International News

Obama Hiroshima trip to overshadow G7 economic talks

TOKYO, (APP/AFP) – The lacklustre global economy should
take centre stage as world leaders gather in Japan this week, but with no agreement likely on igniting growth, Barack Obama’s visit to the atomic-bombed city of Hiroshima looks set to capture the limelight.
A gathering Chinese slowdown, weak oil prices and the looming threat
of Britain’s exit from the European Union will provide the backdrop for the
meeting of the Group of Seven.
Waiting in the wings for the club of rich democracies is the familiar
litany of problems: Islamist terrorism, the disintegrating states of the Middle East and Europe’s refugee crisis.
Each member of the G7 will bring their own issues and their own
solutions to the gathering at Ise-Shima, 300 kilometres (200 miles) southwest of Tokyo.
But differences on how to breathe life into the world economy —
whether to boost spending, as favoured by hosts Japan, or to follow Germany’s prescription and cut debt — mean a unified response is unlikely to emerge.
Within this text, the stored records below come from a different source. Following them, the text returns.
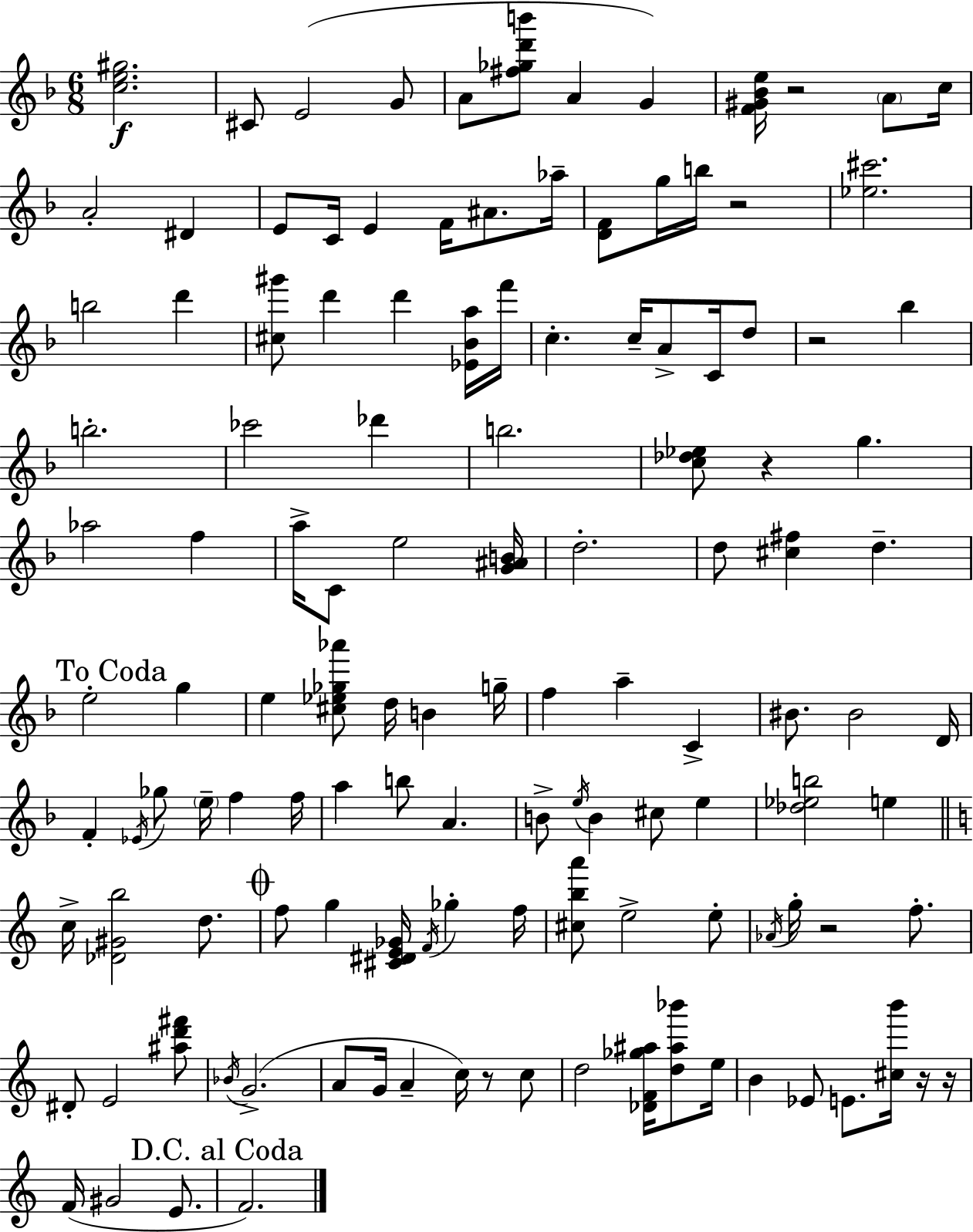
{
  \clef treble
  \numericTimeSignature
  \time 6/8
  \key d \minor
  \repeat volta 2 { <c'' e'' gis''>2.\f | cis'8 e'2( g'8 | a'8 <fis'' ges'' d''' b'''>8 a'4 g'4) | <f' gis' bes' e''>16 r2 \parenthesize a'8 c''16 | \break a'2-. dis'4 | e'8 c'16 e'4 f'16 ais'8. aes''16-- | <d' f'>8 g''16 b''16 r2 | <ees'' cis'''>2. | \break b''2 d'''4 | <cis'' gis'''>8 d'''4 d'''4 <ees' bes' a''>16 f'''16 | c''4.-. c''16-- a'8-> c'16 d''8 | r2 bes''4 | \break b''2.-. | ces'''2 des'''4 | b''2. | <c'' des'' ees''>8 r4 g''4. | \break aes''2 f''4 | a''16-> c'8 e''2 <g' ais' b'>16 | d''2.-. | d''8 <cis'' fis''>4 d''4.-- | \break \mark "To Coda" e''2-. g''4 | e''4 <cis'' ees'' ges'' aes'''>8 d''16 b'4 g''16-- | f''4 a''4-- c'4-> | bis'8. bis'2 d'16 | \break f'4-. \acciaccatura { ees'16 } ges''8 \parenthesize e''16-- f''4 | f''16 a''4 b''8 a'4. | b'8-> \acciaccatura { e''16 } b'4 cis''8 e''4 | <des'' ees'' b''>2 e''4 | \break \bar "||" \break \key c \major c''16-> <des' gis' b''>2 d''8. | \mark \markup { \musicglyph "scripts.coda" } f''8 g''4 <cis' dis' e' ges'>16 \acciaccatura { f'16 } ges''4-. | f''16 <cis'' b'' a'''>8 e''2-> e''8-. | \acciaccatura { aes'16 } g''16-. r2 f''8.-. | \break dis'8-. e'2 | <ais'' d''' fis'''>8 \acciaccatura { bes'16 }( g'2.-> | a'8 g'16 a'4-- c''16) r8 | c''8 d''2 <des' f' ges'' ais''>16 | \break <d'' ais'' bes'''>8 e''16 b'4 ees'8 e'8. | <cis'' b'''>16 r16 r16 f'16( gis'2 | e'8. \mark "D.C. al Coda" f'2.) | } \bar "|."
}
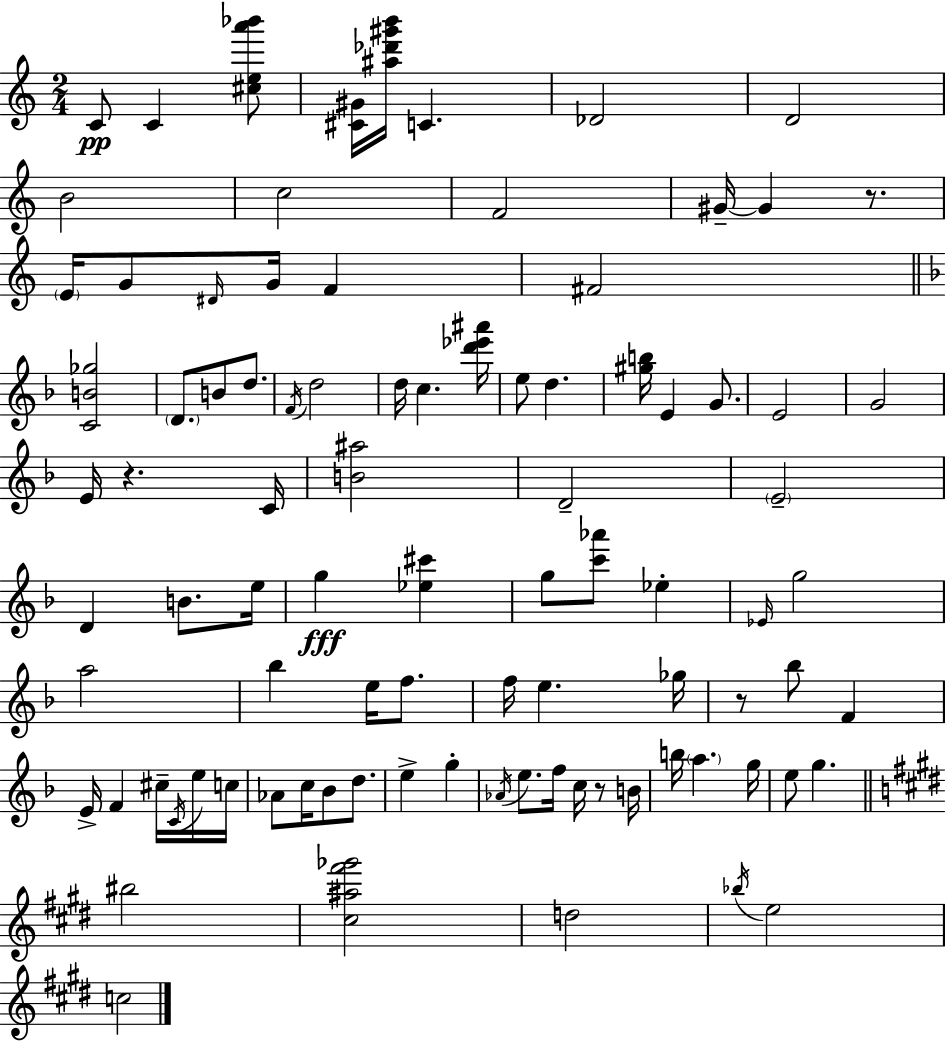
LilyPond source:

{
  \clef treble
  \numericTimeSignature
  \time 2/4
  \key a \minor
  \repeat volta 2 { c'8\pp c'4 <cis'' e'' a''' bes'''>8 | <cis' gis'>16 <ais'' des''' gis''' b'''>16 c'4. | des'2 | d'2 | \break b'2 | c''2 | f'2 | gis'16--~~ gis'4 r8. | \break \parenthesize e'16 g'8 \grace { dis'16 } g'16 f'4 | fis'2 | \bar "||" \break \key f \major <c' b' ges''>2 | \parenthesize d'8. b'8 d''8. | \acciaccatura { f'16 } d''2 | d''16 c''4. | \break <d''' ees''' ais'''>16 e''8 d''4. | <gis'' b''>16 e'4 g'8. | e'2 | g'2 | \break e'16 r4. | c'16 <b' ais''>2 | d'2-- | \parenthesize e'2-- | \break d'4 b'8. | e''16 g''4\fff <ees'' cis'''>4 | g''8 <c''' aes'''>8 ees''4-. | \grace { ees'16 } g''2 | \break a''2 | bes''4 e''16 f''8. | f''16 e''4. | ges''16 r8 bes''8 f'4 | \break e'16-> f'4 cis''16-- | \acciaccatura { c'16 } e''16 c''16 aes'8 c''16 bes'8 | d''8. e''4-> g''4-. | \acciaccatura { aes'16 } e''8. f''16 | \break c''16 r8 b'16 b''16 \parenthesize a''4. | g''16 e''8 g''4. | \bar "||" \break \key e \major bis''2 | <cis'' ais'' fis''' ges'''>2 | d''2 | \acciaccatura { bes''16 } e''2 | \break c''2 | } \bar "|."
}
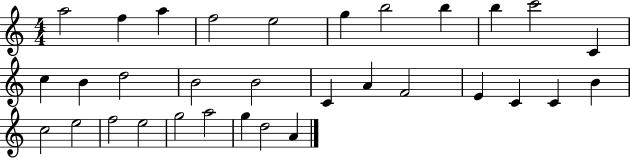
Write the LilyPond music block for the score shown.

{
  \clef treble
  \numericTimeSignature
  \time 4/4
  \key c \major
  a''2 f''4 a''4 | f''2 e''2 | g''4 b''2 b''4 | b''4 c'''2 c'4 | \break c''4 b'4 d''2 | b'2 b'2 | c'4 a'4 f'2 | e'4 c'4 c'4 b'4 | \break c''2 e''2 | f''2 e''2 | g''2 a''2 | g''4 d''2 a'4 | \break \bar "|."
}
“The reality is the global economy is weak, uncertain and
unbalanced,” said Matthew Goodman, senior adviser for Asian economics at the Center for Strategic and International Studies.
“And so that’s their really top issue… how to get growth going.”
A weekend meeting of G7 finance and central bank chiefs in Japan
could only agree that individual nations should act in their own best interest, highlighting the difficulties they face in forging policy consensus.
Japanese Prime Minister Shinzo Abe, the summit host, has struggled to
jump-start his own economy after more than three years in office.
That’s despite a kit of unconventional policy tools including
unprecedented easing and a negative interest rate that has also been tried by the European Central Bank.